• [Seitentext]:
++++

Das Ende einer Liebe. Mit wenigen Zeilen fängt ein Dichter[1] es ein: Die Liebe ist langsam gestorben. Sie haben sich auseinander gelebt bis sie nur noch neben einander her lebten. Sprachlos bleiben die beiden zurück. „Sie waren traurig, betrugen sich heiter, versuchten Küsse, als ob nichts sei, und sahen sich an und wussten nicht weiter. Da weinte sie schließlich. Und er stand dabei."
Eine sachliche Romanze nennt Erich Kästner diese Trennungsgeschichte. Sachlich war die Romanze bestimmt nicht, weder am Anfang noch jetzt am Ende. Aber sachlich ist der Blick, den Erich Kästner auf das Paar und seine Trennung wirft. Ein sachlicher Blick, aber doch gleichzeitig mitleidig.
Ich finde, das kann man schon von Jesus lernen: Zu seiner Zeit trieben die scheinbar unbeteiligten Dritten eine Ehebrecherin durchs Dorf. Den Eltern, Nachbarn, Freunden war der sachliche, mitleidige Blick abhanden gekommen. Sie verdammten, sie verurteilten. Für sie stand fest: Die Ehebrecherin war schuldig. Nun sollte sie bestraft werden.

++++

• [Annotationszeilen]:
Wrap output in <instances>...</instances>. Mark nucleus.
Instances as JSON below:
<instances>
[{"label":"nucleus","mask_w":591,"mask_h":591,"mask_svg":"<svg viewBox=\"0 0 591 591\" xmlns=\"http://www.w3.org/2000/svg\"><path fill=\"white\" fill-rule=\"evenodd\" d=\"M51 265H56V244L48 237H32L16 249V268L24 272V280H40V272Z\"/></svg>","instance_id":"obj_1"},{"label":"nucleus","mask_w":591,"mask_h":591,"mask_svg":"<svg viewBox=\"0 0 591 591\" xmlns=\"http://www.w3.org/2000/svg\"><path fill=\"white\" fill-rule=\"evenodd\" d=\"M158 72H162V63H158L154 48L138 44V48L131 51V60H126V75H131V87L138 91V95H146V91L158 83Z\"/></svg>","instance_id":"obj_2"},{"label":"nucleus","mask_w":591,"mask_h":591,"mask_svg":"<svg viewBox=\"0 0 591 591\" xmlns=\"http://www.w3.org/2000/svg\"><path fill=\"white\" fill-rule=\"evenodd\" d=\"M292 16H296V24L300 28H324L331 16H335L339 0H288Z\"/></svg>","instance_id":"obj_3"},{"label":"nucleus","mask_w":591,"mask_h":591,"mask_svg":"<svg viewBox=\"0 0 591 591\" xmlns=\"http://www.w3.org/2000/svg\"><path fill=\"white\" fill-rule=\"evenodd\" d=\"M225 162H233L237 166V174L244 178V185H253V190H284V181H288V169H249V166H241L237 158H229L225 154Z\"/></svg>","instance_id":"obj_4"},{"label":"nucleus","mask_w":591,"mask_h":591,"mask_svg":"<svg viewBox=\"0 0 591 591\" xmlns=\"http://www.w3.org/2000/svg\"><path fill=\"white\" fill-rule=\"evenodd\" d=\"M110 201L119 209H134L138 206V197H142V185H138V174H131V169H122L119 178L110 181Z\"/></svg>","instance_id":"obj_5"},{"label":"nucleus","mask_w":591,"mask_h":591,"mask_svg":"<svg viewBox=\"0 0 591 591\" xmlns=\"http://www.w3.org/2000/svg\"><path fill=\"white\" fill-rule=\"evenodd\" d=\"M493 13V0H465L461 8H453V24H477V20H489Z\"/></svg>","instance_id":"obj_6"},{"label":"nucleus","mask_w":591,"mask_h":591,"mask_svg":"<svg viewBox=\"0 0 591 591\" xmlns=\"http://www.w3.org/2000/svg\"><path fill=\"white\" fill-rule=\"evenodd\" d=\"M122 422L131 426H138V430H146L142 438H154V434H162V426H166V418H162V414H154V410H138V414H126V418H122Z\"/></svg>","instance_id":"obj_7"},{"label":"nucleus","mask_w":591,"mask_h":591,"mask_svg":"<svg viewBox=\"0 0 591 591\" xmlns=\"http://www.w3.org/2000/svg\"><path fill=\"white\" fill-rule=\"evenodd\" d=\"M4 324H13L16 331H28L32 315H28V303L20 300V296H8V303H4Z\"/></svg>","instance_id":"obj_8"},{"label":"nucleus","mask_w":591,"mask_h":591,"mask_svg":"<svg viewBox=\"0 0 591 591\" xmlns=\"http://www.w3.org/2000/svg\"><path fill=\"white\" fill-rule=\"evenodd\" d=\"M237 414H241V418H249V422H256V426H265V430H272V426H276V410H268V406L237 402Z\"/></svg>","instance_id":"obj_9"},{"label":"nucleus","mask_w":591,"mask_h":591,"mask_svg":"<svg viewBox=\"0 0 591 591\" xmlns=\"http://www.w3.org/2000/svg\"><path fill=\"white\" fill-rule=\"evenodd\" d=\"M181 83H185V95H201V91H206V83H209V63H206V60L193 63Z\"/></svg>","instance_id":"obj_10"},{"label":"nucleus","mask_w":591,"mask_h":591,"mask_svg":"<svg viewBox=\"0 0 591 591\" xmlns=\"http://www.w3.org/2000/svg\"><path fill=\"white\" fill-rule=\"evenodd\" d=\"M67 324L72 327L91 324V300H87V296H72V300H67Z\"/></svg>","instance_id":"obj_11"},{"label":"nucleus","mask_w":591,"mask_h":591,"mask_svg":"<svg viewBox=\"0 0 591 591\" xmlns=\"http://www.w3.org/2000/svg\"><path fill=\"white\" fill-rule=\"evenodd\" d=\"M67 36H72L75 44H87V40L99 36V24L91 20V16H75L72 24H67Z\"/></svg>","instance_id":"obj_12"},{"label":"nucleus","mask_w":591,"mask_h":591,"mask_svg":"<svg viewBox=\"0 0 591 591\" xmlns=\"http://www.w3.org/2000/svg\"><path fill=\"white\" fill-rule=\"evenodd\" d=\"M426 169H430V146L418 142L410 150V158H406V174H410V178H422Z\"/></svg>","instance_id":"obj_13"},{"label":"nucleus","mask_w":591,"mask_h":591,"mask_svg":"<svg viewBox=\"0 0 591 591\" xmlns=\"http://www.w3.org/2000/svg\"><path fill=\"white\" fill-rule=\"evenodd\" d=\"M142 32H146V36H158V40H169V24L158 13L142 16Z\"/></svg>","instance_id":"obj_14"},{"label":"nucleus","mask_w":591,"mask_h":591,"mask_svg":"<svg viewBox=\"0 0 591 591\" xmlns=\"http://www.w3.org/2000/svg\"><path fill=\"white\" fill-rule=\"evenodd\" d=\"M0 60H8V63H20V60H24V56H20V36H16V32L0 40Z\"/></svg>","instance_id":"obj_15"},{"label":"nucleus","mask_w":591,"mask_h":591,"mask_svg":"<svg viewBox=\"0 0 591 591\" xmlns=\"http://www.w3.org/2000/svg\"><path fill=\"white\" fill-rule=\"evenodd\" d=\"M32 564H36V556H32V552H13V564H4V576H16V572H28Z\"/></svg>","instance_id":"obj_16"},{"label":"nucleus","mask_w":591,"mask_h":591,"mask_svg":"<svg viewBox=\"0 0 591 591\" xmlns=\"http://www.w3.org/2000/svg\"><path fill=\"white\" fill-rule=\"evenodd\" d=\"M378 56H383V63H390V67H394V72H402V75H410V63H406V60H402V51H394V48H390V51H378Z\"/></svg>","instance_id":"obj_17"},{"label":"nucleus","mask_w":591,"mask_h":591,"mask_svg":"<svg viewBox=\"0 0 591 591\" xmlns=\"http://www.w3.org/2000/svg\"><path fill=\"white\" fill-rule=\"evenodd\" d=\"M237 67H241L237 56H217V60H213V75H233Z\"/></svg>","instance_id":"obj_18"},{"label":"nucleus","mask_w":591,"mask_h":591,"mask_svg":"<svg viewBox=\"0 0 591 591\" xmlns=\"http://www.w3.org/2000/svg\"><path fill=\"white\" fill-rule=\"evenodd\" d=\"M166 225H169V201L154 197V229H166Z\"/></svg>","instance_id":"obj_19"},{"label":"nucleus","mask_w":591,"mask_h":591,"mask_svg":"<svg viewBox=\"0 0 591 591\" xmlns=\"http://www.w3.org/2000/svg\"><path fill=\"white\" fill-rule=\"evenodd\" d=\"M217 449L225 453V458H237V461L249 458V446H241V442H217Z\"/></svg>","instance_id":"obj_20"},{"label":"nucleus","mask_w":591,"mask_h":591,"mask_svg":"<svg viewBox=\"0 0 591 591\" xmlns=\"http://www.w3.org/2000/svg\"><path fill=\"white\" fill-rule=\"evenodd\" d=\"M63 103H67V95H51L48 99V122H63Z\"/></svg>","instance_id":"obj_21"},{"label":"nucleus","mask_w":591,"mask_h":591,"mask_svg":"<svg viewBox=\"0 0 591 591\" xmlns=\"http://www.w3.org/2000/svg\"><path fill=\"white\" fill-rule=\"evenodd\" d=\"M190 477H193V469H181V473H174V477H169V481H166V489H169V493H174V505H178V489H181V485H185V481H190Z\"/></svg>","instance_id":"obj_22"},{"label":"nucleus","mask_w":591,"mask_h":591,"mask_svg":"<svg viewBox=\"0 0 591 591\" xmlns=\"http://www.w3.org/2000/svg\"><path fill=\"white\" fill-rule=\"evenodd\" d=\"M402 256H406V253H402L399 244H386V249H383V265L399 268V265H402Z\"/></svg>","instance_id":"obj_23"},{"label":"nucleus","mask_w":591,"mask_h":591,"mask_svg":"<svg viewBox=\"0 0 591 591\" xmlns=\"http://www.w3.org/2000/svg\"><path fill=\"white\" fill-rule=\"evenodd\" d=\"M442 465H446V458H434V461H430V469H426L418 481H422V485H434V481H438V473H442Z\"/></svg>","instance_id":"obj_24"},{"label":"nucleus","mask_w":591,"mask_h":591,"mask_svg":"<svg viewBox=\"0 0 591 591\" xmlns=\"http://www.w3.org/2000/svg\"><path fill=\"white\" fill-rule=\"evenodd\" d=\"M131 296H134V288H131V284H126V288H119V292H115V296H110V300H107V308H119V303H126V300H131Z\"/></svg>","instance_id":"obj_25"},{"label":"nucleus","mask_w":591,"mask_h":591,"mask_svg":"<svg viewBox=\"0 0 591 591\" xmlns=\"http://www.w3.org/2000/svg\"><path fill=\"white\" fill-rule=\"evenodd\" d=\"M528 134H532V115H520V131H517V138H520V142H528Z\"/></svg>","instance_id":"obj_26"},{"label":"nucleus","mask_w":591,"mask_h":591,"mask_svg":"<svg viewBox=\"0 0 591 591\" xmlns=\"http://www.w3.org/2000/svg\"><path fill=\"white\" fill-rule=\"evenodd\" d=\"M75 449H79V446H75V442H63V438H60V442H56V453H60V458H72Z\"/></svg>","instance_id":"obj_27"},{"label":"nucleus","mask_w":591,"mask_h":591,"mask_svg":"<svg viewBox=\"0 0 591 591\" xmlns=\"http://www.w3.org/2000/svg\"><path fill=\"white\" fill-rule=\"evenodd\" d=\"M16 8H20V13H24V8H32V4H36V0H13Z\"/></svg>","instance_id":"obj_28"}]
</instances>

++++

• [Ihre Aufgaben]:
1. Geben Sie für jede der Aussagen (a) bis (c) mit Ja oder Nein an, ob sie dem Seitentext entspricht, und belegen Sie jede Antwort mit einem wörtlichen Zitat der ausschlaggebenden Stelle. (a) Erich Kästner nennt die Trennungsgeschichte „Eine sachliche Romanze“. (b) Zu Beginn war die Romanze sachlich. (c) Am Schluss weint der Mann.
2. Erläutern Sie in ein bis drei Sätzen, worin laut Seitentext das Sachliche an Kästners Romanze liegt.

• [Lösungen]:
1.
(a) Ja: „Eine sachliche Romanze nennt Erich Kästner diese Trennungsgeschichte.“
(b) Nein: „Sachlich war die Romanze bestimmt nicht, weder am Anfang noch jetzt am Ende.“
(c) Nein: „Da weinte sie schließlich. Und er stand dabei.“

2. Die Romanze selbst war laut Seitentext weder am Anfang noch am Ende sachlich. Sachlich ist vielmehr der Blick, den Kästner auf das Paar und seine Trennung wirft, und dieser Blick ist zugleich mitleidig.